__Your task__: Only the pictures stay out; please return all the entries below exactly as written.

(Stored data entries)

● ● ● ● ●

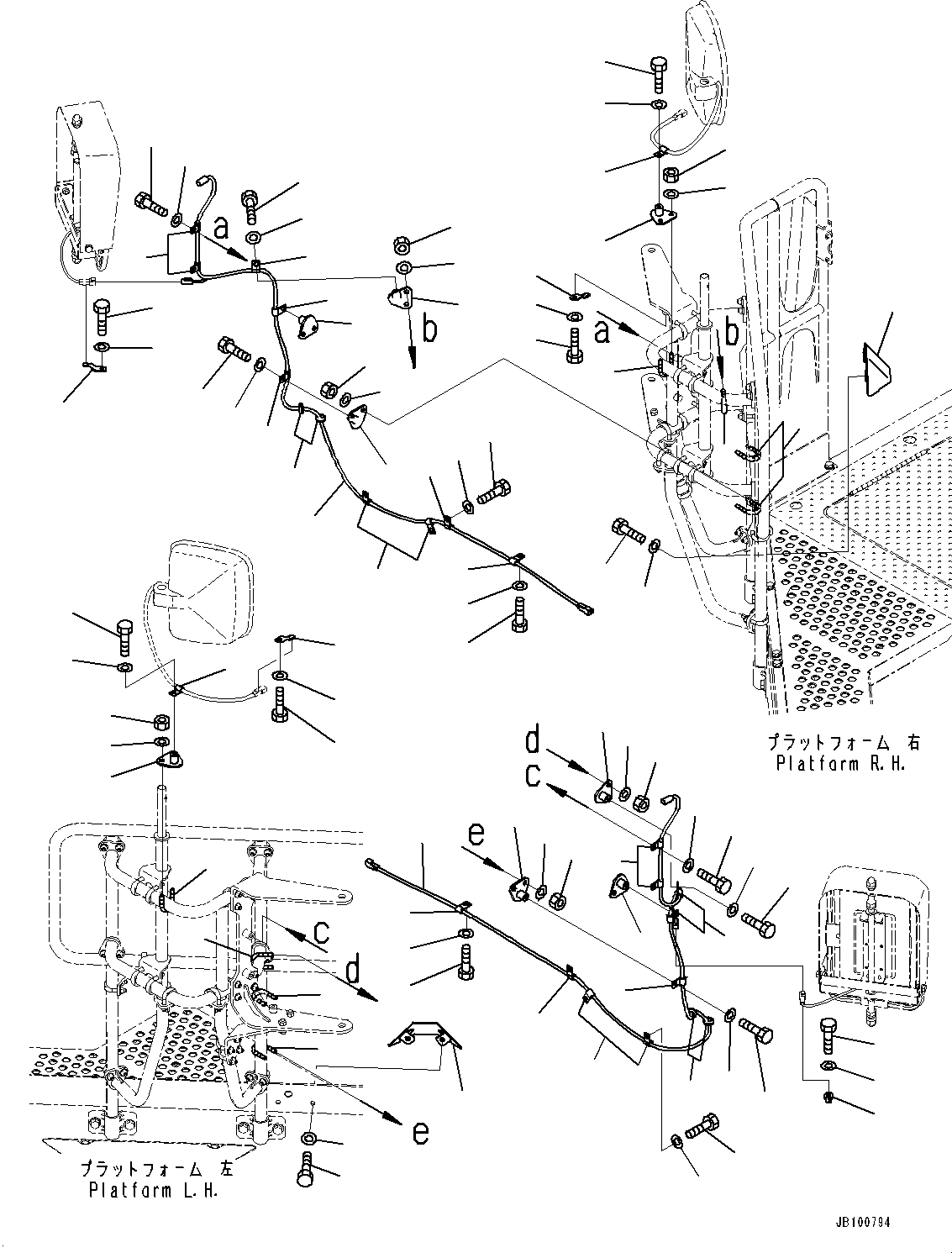 a
b
a
b
プラットフォーム 右
Platform R.H.
d
c
e
c
d
e
プラットフォーム 左
Platform L.H.
JB100794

● ● ● ● ●

__Solution to the exercise__:
 a
b
a
b
プラットフォーム 右
Platform R.H.
d
c
e
c
d
e
プラットフォーム 左
Platform L.H.
JB100794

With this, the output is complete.